=== The request ===
Report every line of the listing below that contains the word "which", copying each such line in full.

=== Provided records ===
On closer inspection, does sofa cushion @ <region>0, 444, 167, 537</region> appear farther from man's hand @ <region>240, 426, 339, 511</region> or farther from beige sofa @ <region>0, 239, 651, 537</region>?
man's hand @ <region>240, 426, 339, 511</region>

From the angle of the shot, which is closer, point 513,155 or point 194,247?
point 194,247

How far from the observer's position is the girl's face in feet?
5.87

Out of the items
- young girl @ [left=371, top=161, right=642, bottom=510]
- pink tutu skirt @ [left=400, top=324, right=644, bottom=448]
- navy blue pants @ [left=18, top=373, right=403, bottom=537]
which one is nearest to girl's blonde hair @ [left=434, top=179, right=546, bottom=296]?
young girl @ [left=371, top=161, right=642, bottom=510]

...

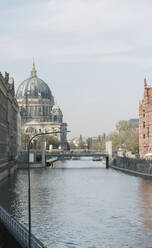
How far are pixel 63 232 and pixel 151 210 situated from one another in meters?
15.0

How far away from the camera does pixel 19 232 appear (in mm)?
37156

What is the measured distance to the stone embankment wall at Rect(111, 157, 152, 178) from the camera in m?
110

---

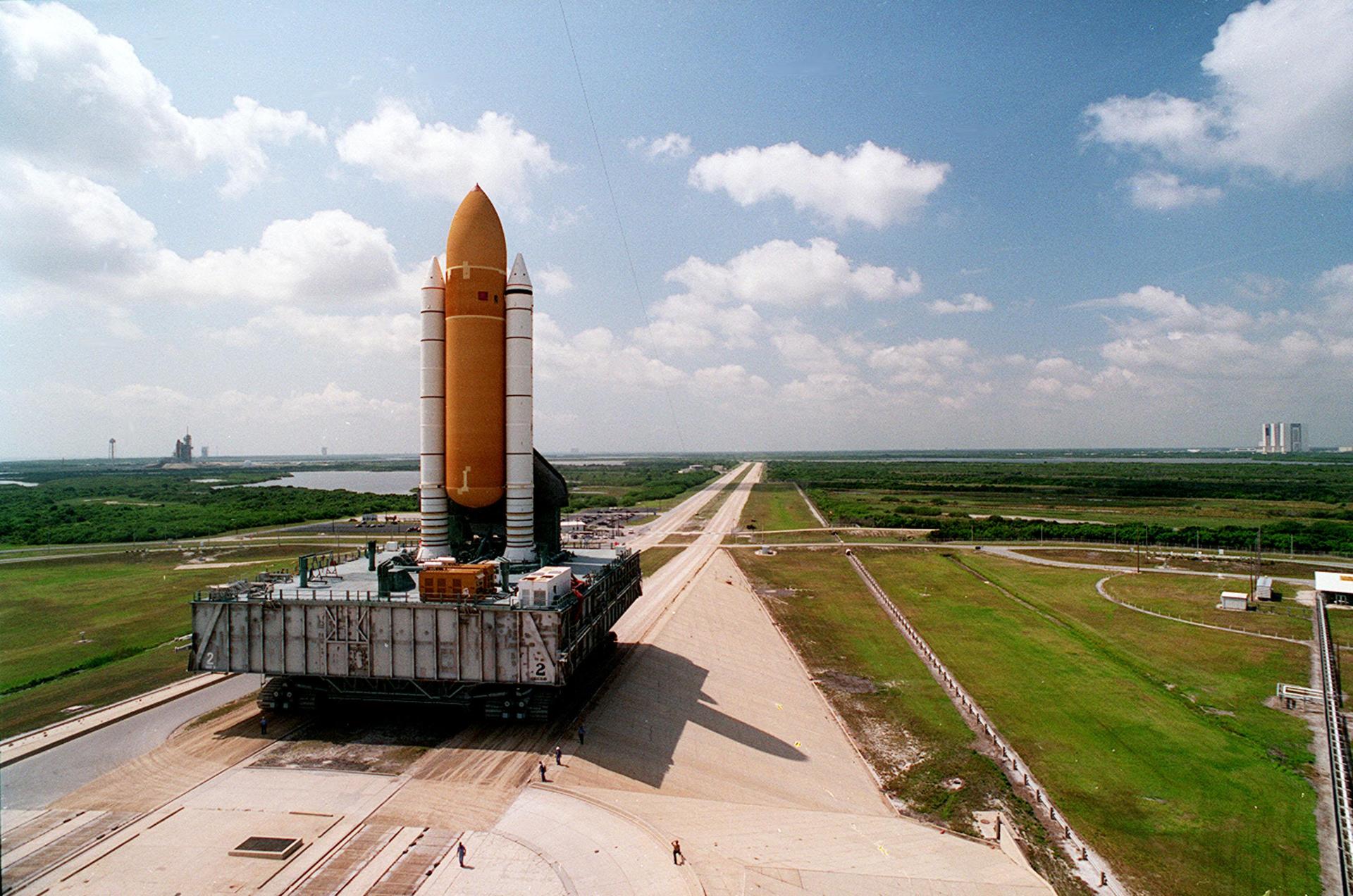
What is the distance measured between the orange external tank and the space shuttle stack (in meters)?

=== The result ===
From the angle of the shot, which is closer, point 513,155 or point 194,247?
which one is nearest to girl's blonde hair @ [left=434, top=179, right=546, bottom=296]?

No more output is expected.